>> BEGIN QUOTED TEXT
AMENDMENT NO.1 TO TERM LOAN AND SECURITY AGREEMENT
EXHIBIT 10. 7
February 13, 2015
AMENDMENT NO.1 TO TERM LOAN AND SECURITY AGREEMENT
THIS AMENDMENT NO.1 TO TERM LOAN AND SECURITY AGREEMENT (this "Amendment") is made as of February 13, 2015 (the "Effective Date'') between AeroGrow International, Inc., a Nevada corporation (the "Borrower"), and SMG Growing Media, Inc., an Ohio corporation (the "Lender''). Capitalized terms used herein and not otherwise defined herein shall have the respective meanings given to them in the Loan Agreement (defined below).
WHEREAS, the Borrower and the Lender are parties to that certain Term Loan and Security Agreement dated as of July 10, 2014 (as amended, restated, supplemented or otherwise modified from time to time, the "Loan Agreement");
WHEREAS, the Borrower has requested that the Lender agree to amend the Loan Agreement to extend the Maturity Date to April 15,2015, and the Lender has agreed to such extension subject to implementation of the default rate of interest; and
WHEREAS, the Borrower and the Lender have agreed to amend the Loan Agreement on the terms and conditions set forth herein.
NOW, THEREFORE, in consideration of the premises set forth above, the terms and conditions contained herein, and other good and valuable consideration, the receipt and sufficiency of which are hereby acknowledged, the Borrower and the Lender hereby agree to enter into this Amendment.
1. Amendments to the Loan Agreement. Effective as of the date of satisfaction of the conditions precedent set forth in Section 2 below, the parties hereto agree that the Loan Agreement is hereby amended as follows:
(a) The definition of "Maturity Date" is hereby amended and restated in its entirety as follows:
"Maturity Date" means April 15, 2015.
(b) The first sentence of Section 4(a) of the Loan Agreement is hereby amended and restated as follows:
"The unpaid principal balance of the Term Loan shall bear interest at a rate equal to (i) 10% per annum (the "Interest Rate") until February 15, 2015 and (ii) 20% per annum from February 16, 2015 through and including the Interest Payment Trigger Date (reflecting implementation of the default rate of interest under Section 4{b) below)."
>> END QUOTED TEXT
>> BEGIN RECORDED INFORMATION
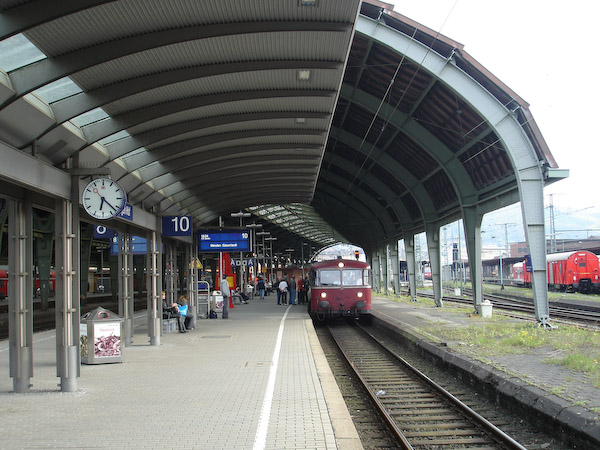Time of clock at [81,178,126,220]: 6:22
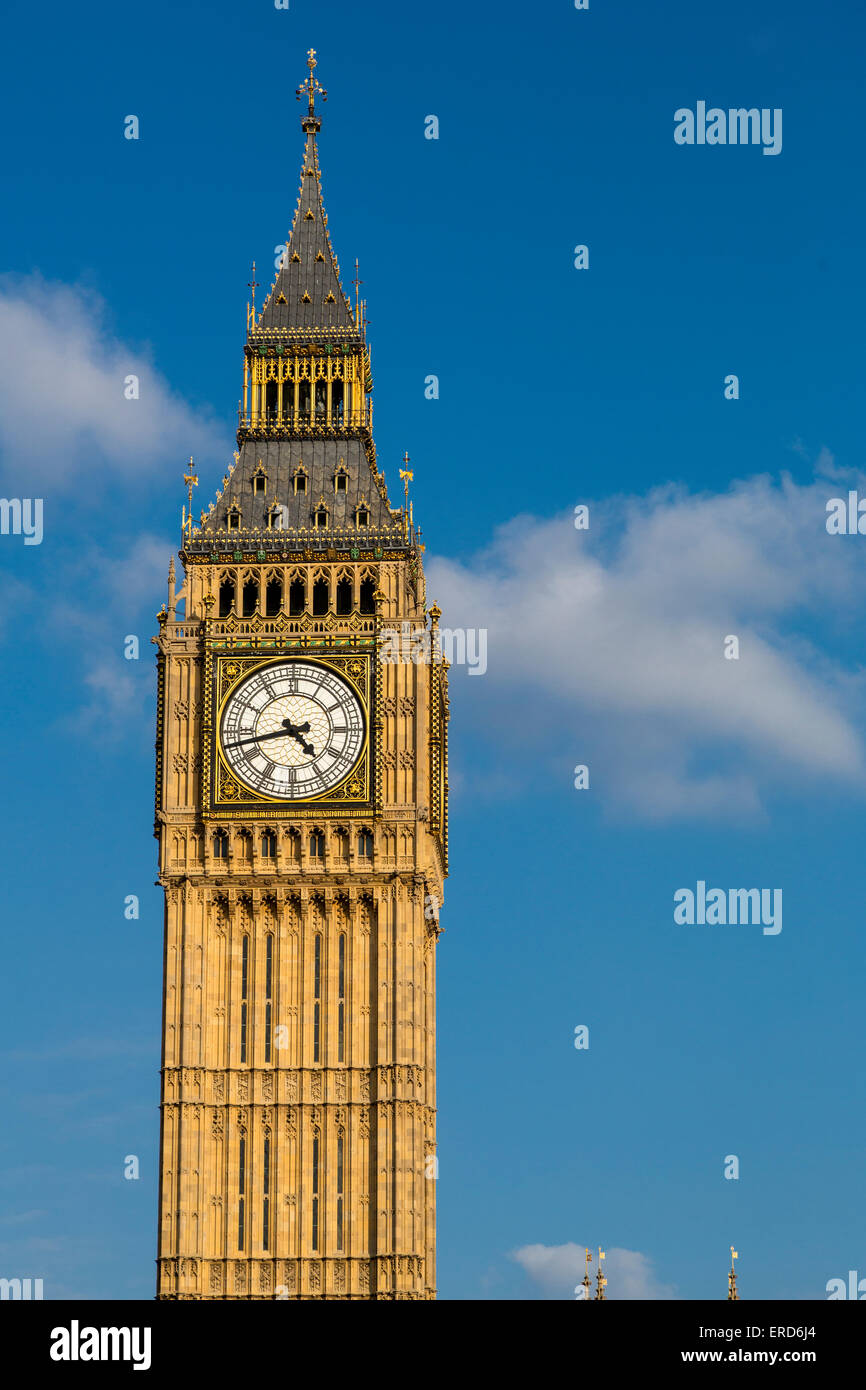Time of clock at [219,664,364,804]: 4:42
>> END RECORDED INFORMATION
>> BEGIN RECORDED INFORMATION
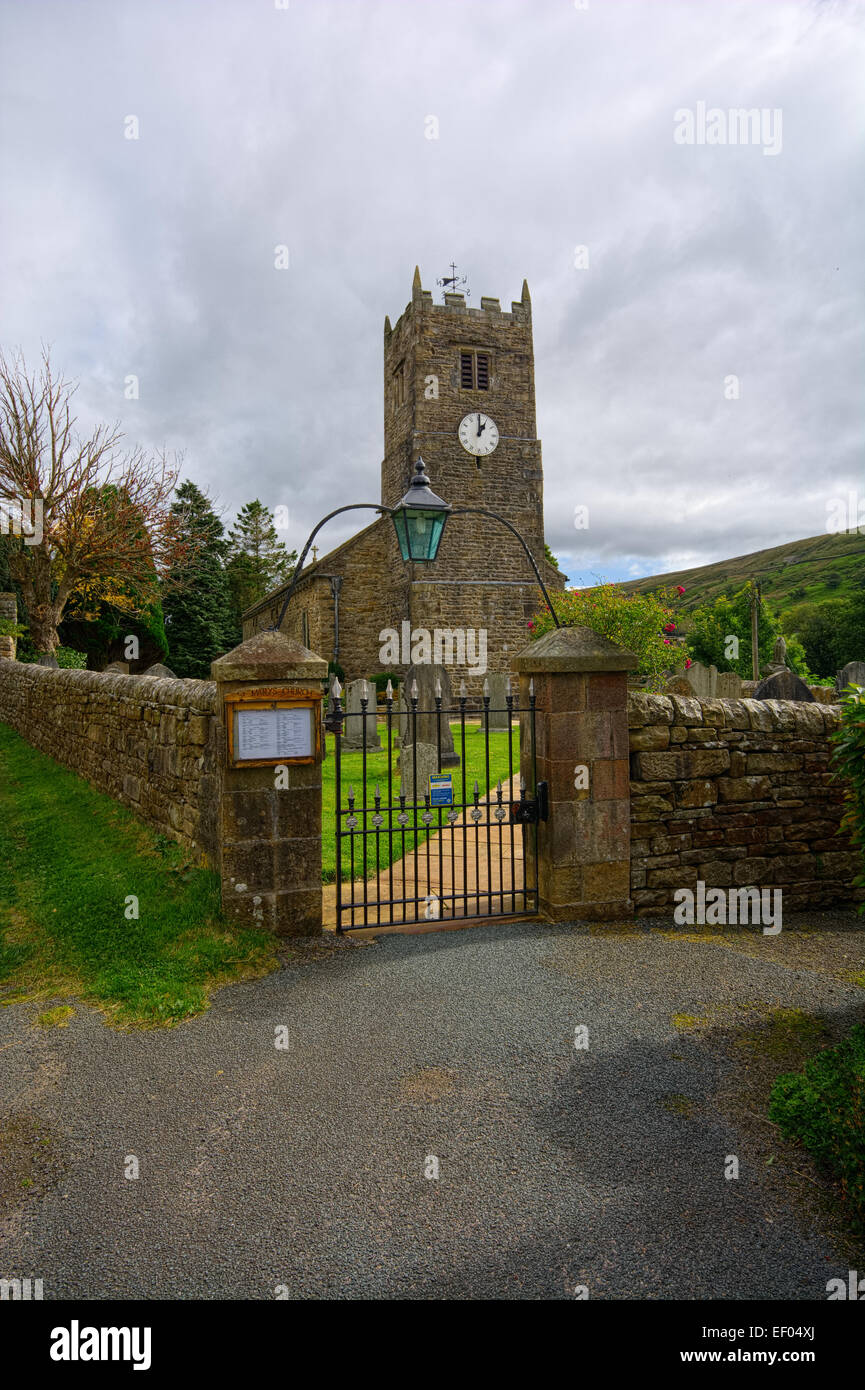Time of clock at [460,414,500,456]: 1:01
>> END RECORDED INFORMATION
[THE EXERCISE] Continue the amendment to the term loan and security agreement above, starting right after its last sentence.

[WRITTEN REPLY]
2. Conditions of Effectiveness. The effectiveness of this Amendment is subject to the conditions precedent that the Lender shall have received (i) counterparts of this Amendment duly executed by the Borrower and the Lender and (ii) payment and/or reimbursement of the Lender's reasonable out-of-pocket fees and expenses (to the extent invoiced) in connection with this Amendment.
3. Representations and Warranties of the Borrower. The Borrower hereby represents and warrants as follows:
(a) This Amendment and the Loan Agreement (as modified hereby), as applicable, each constitute legal, valid and binding obligations of the Borrower and are enforceable against the Borrower in accordance with their terms, except as such enforceability (i) may be limited by applicable bankruptcy, insolvency, reorganization, fraudulent conveyance, moratorium or other similar laws affecting the enforcement of creditors' rights and remedies generally and (ii) is subject to general principles of equity (regardless of whether enforceability is considered in a proceeding in equity or at law).
(b) As of the date hereof and after giving effect to the terms of this Amendment, (i) no Default or Event of Default has occurred and is continuing and (ii) the representations and warranties of the Borrower set forth in the Loan Agreement, as amended hereby, are true and correct in all material respects, except to the extent that such representations and warranties specifically refer to an earlier date, in which case they shall be true and correct in all material respects as of such earlier date.
4. Reference to and Effect on the Loan Agreement.
(a) Upon the effectiveness hereof, each reference to the Loan Agreement in the Loan Agreement or any other Loan Document shall mean and be a reference to the Loan Agreement as amended hereby.
(b) Each Loan Document and all other documents, instruments and agreements executed and/or delivered in connection therewith shall remain in full force and effect and are hereby ratified and confirmed.
(c) Except with respect to the subject matter hereof, the execution, delivery and effectiveness of this Amendment shall not operate as a waiver of any right, power or remedy of the Lender, nor constitute a waiver of any provision of the Loan Agreement, the Loan Documents or any other documents, instruments and agreements executed and/or delivered in connection therewith.
5. GOVERNING LAW. THIS AMENDMENT SHALL BE CONSTRUED IN ACCORDANCE WITH AND GOVERNED BY THE LAW OF THE STATE OF OHIO.
6. Headings. Section headings in this Amendment are included herein for convenience of reference only and shall not constitute a part of this Amendment for any other purpose.
7. Counterparts. This Amendment may be executed by one or more of the parties hereto on any number of separate counterparts, and all of said counterparts taken together shall be deemed to constitute one and the same instrument. Delivery of an executed counterpart of a signature page of this Amendment by facsimile or other electronic imaging shall be effective as delivery of a manually executed counterpart of this Amendment.
[Signature Pages Follow]
IN WITNESS WHEREOF, the parties hereto have caused this Amendment to be duly executed by their respective authorized officers as of the Effective Date.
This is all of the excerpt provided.